§ **WHAT YOU WILL DO**: Transcribe the relativity problems below word for word, everything from "3, If an inexperienced" down to "in one day.".

>> start PROVIDED TEXT

# Relativity Physics (1)

1, A spaceship moves with speed

$vs = 0.80c$ directly towards a space station. It dispatches a food supply package (containing all the main courses) to the station with speed $vr = 0.40c$ with respect to itself. What is the supply package’s speed ′$vr$ with respect to the station? Your answer for ′$vr$ should be greater than either $vr$ or $vs$ ; explain why this is the case.

2, A second supply package (containing all the desserts) is mistakenly dispatched before the spaceship’s cargo ejection system has fully recharged, and consequently recedes from the spaceship at a speed of only

$vr =0.01c$. What is this second supply package’s speed with respect to the station?

3, If an inexperienced crew member on the space station erroneously used the Galilean velocity transformation, what results would he get for the speeds of the two supply packages? Comment on these answers in the context of causality, and in comparison to the values you calculated in parts (1) and (2)

4,If the first package travels with constant speed and takes time ΔT = 5.0 days to arrive as measured by the crew member on the space station, what distances it travel in the frame of reference of the space station? Give your answer in units of light-days, the distance traveled by light in one day.

5, How much time elapses in transit as measured by a clock traveling with the first supply package?

6, Assuming that the difference in times of dispatch, and the difference in distance traveled by the two consignments is negligible, calculate the difference in arrival times at the space station between the main course and the dessert consignments.

7, How much less fresh than the main course will the dessert be? (Hint: how much has each of the packages ‘aged’?)

>> end PROVIDED TEXT
>> start DATASET RECORDS

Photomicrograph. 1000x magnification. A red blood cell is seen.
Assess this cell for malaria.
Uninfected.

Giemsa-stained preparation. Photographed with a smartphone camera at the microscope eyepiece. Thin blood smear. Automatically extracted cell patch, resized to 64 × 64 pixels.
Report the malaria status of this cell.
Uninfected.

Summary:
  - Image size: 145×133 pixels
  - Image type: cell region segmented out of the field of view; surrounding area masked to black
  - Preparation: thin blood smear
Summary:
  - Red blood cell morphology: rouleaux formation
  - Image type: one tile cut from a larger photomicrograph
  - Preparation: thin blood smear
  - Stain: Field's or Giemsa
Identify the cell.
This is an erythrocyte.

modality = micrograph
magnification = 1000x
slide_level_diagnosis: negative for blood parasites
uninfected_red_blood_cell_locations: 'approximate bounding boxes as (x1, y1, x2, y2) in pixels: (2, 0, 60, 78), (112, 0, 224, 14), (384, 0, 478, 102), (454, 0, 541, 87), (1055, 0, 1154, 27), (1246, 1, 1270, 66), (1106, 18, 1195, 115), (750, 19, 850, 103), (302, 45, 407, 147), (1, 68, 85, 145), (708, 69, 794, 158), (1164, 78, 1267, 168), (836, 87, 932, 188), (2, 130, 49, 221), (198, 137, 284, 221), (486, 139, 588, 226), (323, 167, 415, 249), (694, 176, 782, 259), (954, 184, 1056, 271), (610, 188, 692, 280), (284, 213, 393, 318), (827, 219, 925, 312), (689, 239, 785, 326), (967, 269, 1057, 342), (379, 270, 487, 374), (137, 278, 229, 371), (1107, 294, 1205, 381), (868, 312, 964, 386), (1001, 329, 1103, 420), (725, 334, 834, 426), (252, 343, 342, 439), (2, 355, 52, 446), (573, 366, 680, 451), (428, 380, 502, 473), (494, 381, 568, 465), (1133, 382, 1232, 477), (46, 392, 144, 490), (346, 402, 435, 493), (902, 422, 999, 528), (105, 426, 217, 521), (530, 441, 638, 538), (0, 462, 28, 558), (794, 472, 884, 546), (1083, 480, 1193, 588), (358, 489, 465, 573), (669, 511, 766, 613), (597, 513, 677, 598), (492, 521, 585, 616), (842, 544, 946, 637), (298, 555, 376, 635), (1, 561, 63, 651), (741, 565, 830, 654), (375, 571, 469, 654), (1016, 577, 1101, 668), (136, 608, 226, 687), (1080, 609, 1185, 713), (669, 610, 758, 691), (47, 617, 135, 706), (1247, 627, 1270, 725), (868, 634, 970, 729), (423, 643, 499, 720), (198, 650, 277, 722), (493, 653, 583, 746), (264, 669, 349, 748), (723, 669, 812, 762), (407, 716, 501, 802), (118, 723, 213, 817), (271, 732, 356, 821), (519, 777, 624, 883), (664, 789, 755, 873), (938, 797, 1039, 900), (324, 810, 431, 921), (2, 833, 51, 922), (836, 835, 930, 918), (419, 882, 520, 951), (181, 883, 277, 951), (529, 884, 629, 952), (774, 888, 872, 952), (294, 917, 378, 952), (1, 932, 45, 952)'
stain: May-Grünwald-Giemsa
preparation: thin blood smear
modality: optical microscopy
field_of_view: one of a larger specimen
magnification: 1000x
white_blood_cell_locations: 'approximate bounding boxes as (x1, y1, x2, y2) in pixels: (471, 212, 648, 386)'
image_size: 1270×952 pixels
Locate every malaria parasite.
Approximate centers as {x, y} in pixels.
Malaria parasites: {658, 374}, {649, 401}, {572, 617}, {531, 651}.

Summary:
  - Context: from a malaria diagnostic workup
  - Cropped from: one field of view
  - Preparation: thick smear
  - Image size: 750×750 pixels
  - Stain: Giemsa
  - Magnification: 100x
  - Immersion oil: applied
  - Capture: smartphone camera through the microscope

>> end DATASET RECORDS

§ **RESULT FOR THIS TASK**:
3, If an inexperienced crew member on the space station erroneously used the Galilean velocity transformation, what results would he get for the speeds of the two supply packages? Comment on these answers in the context of causality, and in comparison to the values you calculated in parts (1) and (2)

4,If the first package travels with constant speed and takes time ΔT = 5.0 days to arrive as measured by the crew member on the space station, what distances it travel in the frame of reference of the space station? Give your answer in units of light-days, the distance traveled by light in one day.